Mimicking proximal tubular physiology within cell-based artificial model systems might help to investigate pathophysiology of nephrotoxic drugs such as gentamycin commonly leading to acute kidney injury. We present a model system for transport processes along the proximal tubular barrier (TB).


Immortalized proximal tubule cells (RPTEC) and blood outgrowth endothelial cells (BOEC) were seeded on a transwell membrane (TW) to build a TB. Barrier function was measured by transepithelial electrical resistance (TEER) of the cellular layers on a daily basis. Gentamycin, moxifloxacin and vehicle control (CTRL) were added over the whole experiment (21 days) to investigate their nephrotoxic potential and disturb TB. The treatment influence on glucose transport through the TB was determined by adding fluorescent d-glucose analog (2-NBDG) to the medium above the RPTEC layer.
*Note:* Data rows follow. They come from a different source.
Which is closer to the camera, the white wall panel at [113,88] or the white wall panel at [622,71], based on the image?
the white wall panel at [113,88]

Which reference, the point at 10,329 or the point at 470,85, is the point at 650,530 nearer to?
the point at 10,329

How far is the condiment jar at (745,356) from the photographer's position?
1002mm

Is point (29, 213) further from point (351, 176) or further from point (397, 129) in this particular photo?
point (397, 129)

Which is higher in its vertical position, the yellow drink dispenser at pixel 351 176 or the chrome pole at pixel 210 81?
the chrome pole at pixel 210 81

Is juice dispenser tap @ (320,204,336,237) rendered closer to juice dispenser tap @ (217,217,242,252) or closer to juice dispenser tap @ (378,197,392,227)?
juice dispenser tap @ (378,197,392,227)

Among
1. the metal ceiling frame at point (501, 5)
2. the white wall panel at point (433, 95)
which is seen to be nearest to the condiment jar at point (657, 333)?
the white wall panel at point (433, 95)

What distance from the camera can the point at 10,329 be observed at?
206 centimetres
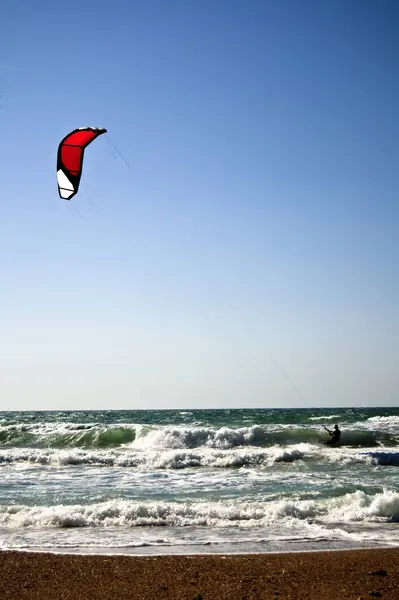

Fluorescence intensity was measured after 90 min at the opposite TW side. Moreover the inhibition of SGLT2 by dapagliflocin (dapa) and canagliflocin (cana) and vehicle control (contr) during antibiotic treatment was studied.


Moxifloxacin treatment increased TEER (median: 153 Ωcm2 vs control 115 Ωcm2), while gentamycin lowered TEER (median: 73 Ωcm2). 2-NBDG concentration increased in the gentamycin treated group (0.79 µg/ml ±0.08 vs control 0.48 µg/ml ±0.07). No differences were found due to moxifloxacin. In CTRLs SGLT2 inhibition led to a reduction of 2-NBDG concentration in BOEC medium (CTRL: 0.5±0.07 µg/ml; ddapa: 0.3 ± 0.03 µg/ml; cana: 0.3 ± 0.06 µg/ml)). In cell systems treated with gentamycin 2-NDBG concentration was reduced following SGLT2 inhibition (contr: 0.8 ±0.09 µg/ml; dapa: 0.5 ±0.02 µg/ml; cana: 0,4 ±0.06 µg/ml). Moxifloxacin had no effect.


In the present study a functional renal proximal tubule cell culture model suitable for drug testing assays was established. TEER and direct 2-NDGB transport were suitable to identify nephrotoxic effects on the TB in vitro. In a next step, this system will be integrated in our established microfluidic system.